Boston is getting a new plan to combat the effects of climate change. Mayor Marty Walsh on Wednesday unveiled his "Resilient Boston Harbor" proposal.
Walsh says his plan is not just a comprehensive strategy to protect the city from climate change flooding, but a transformative vision that will add 67 acres of greenspace to Boston's 47-mile shoreline.
The idea is to build seawalls and natural barriers, and elevate roads in low-lying areas by as much as 7 feet to prevent flooding from rising sea levels.
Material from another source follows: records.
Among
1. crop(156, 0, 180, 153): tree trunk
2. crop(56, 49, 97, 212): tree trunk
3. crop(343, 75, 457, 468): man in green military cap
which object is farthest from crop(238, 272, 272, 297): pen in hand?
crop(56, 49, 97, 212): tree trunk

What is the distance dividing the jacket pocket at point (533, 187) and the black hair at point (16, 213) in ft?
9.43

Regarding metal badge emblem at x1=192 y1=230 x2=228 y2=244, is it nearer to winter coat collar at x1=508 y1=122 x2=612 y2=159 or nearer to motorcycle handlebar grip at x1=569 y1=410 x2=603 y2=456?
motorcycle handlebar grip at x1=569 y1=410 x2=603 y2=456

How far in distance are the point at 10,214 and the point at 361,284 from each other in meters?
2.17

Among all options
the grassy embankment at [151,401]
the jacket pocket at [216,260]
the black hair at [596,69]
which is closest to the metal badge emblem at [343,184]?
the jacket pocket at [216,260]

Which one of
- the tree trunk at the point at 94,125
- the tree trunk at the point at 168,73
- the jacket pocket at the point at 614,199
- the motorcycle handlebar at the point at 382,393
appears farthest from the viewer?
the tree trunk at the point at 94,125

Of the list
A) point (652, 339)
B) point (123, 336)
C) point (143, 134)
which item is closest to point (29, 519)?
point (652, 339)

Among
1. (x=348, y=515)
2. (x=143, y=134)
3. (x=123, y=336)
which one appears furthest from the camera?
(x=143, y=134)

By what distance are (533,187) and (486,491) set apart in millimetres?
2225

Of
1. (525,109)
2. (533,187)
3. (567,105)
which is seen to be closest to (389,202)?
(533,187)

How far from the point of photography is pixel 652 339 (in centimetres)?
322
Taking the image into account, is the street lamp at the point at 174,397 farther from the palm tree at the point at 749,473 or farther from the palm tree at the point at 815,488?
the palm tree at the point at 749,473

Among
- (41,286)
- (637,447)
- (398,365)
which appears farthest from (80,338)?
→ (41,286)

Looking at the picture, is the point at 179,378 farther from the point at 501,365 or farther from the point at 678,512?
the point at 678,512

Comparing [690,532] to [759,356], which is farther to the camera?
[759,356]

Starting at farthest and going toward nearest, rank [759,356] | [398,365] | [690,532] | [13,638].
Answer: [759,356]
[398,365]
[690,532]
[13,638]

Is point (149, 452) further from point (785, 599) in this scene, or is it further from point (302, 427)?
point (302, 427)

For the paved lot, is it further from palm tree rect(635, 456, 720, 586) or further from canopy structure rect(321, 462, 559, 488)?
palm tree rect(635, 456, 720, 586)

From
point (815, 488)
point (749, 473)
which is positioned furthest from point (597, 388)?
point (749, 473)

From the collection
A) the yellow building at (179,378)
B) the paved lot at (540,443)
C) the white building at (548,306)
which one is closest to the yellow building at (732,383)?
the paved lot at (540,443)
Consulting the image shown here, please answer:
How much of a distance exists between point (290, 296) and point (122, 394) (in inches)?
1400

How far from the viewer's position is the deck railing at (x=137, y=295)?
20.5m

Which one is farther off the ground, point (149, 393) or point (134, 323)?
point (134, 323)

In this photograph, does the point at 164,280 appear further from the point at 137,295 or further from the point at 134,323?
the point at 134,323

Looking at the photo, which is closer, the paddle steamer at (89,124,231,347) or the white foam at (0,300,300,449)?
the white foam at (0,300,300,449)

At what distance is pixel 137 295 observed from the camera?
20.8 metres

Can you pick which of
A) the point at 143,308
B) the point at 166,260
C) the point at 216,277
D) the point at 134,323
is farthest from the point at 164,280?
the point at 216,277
A redesign of Morrissey Boulevard in Dorchester is one proposal in the plan.
"This is about prevention," Walsh told reporters in a briefing Tuesday. "Making investments in this type of work is the key to our city."
The Boston Harbor Cruises ticket office stands surrounded by water as high tide floods Long Wharf during the March 2018 nor'easter. (Robin Lubbock/WBUR)
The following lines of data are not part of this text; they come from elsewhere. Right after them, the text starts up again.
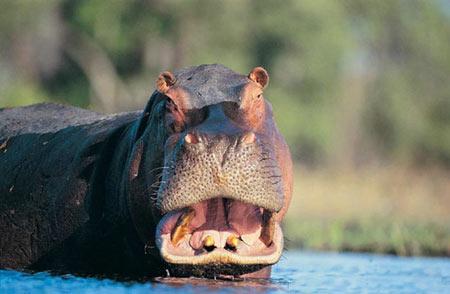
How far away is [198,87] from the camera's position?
7273mm

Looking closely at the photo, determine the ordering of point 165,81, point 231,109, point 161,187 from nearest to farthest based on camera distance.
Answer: point 161,187
point 231,109
point 165,81

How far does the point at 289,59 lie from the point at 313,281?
A: 39.3 m

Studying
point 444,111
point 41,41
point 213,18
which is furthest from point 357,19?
point 41,41

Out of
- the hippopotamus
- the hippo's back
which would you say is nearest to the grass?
the hippo's back

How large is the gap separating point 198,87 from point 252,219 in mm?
829

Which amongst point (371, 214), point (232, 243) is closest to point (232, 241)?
point (232, 243)

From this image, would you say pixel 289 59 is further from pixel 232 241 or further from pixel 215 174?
pixel 215 174

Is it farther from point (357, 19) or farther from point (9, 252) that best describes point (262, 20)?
point (9, 252)

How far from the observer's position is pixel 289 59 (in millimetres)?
47469

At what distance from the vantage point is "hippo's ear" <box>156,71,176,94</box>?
23.9 ft

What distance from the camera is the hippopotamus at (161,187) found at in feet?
22.1

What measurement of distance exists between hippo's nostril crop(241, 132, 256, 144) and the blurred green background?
1242 inches

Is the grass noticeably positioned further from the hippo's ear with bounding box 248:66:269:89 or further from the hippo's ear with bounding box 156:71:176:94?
the hippo's ear with bounding box 156:71:176:94

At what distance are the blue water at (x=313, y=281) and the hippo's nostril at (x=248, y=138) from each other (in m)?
0.83
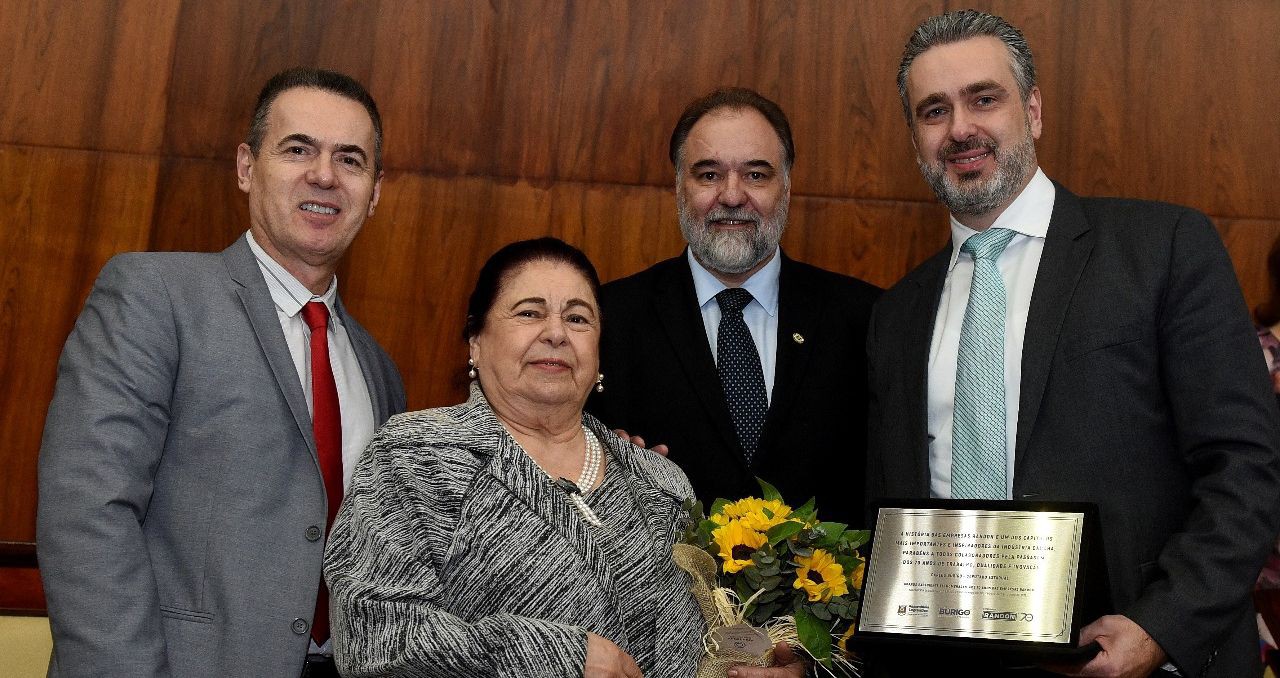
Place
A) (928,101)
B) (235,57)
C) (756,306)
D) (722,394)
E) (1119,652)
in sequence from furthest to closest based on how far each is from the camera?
(235,57)
(756,306)
(722,394)
(928,101)
(1119,652)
The mayor couldn't say how much the harbor resiliency plan will cost, but says it'll require funds from the state, federal government, companies and philanthropies.
The idea is to spend millions to save billions.
"The investments you make now are the savings of tomorrow," Walsh said.
One example the mayor gave was spending $160 million to make East Boston more resilient to flooding, saying it could prevent $450 million in damages in the future.
The mayor all but buried the idea of building a barrier in the harbor. That's after a feasibility study from UMass Boston researchers advised against such a barrier.